De nuevo la idea de riquezas, tesoros, etc., que tanto vimos en Santa Margarita. 

Deseos ardientes del Sagrado Corazón 

            «Otras veces, más manifiestamente, me ha mostrado ansias amorosas, mostrándome su Divino Corazón como consumido y exhausto con la sed ardetísima correspondiente a su amor, y con unas ansias que le oprimen de muerte por comunicarse mas y más a nuestros corazones». 

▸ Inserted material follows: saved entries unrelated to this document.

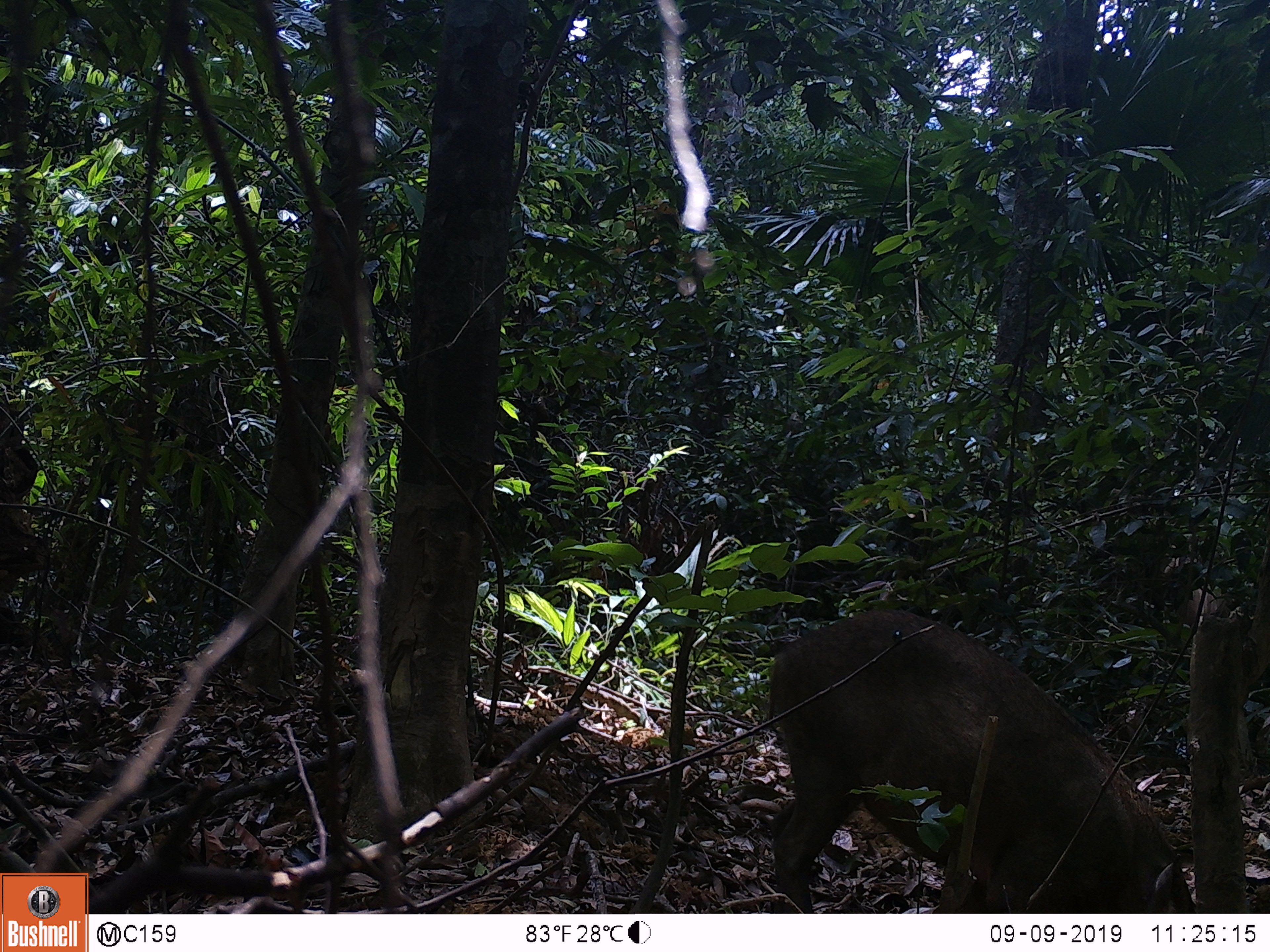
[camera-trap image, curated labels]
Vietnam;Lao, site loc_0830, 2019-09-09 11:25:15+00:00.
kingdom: Animalia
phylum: Chordata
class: Mammalia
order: Artiodactyla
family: Suidae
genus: Sus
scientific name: Sus scrofa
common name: eurasian wild pig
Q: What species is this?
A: Eurasian wild pig (Sus scrofa).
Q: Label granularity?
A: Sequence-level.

            Es ésta una de las ideas más frecuentes en el P. Cardaveraz y con mayor fuerza expresadas. 

            «Una vez sé que en la Misa me mostró mi amor Jesús su adorable Corazón, todo abrasado en amor y como en una grande opresión por las vivísimas divinas ansias que padecía y padece por comunicarse a los hombres. Quisiera cerrar los ojos, porque en estas ocasiones todo el corazón es ojos, como el carro de Ezequiel (1,18, l0 12), para no ver el sentimiento intimo que penetra el de mi amor Jesús, viendo yo que no puedo dar entero cumplimiento a los deseos de su Divino Corazón, estampando a sagrado fuego un incendio general que abrase en su amor todos los corazones humanos».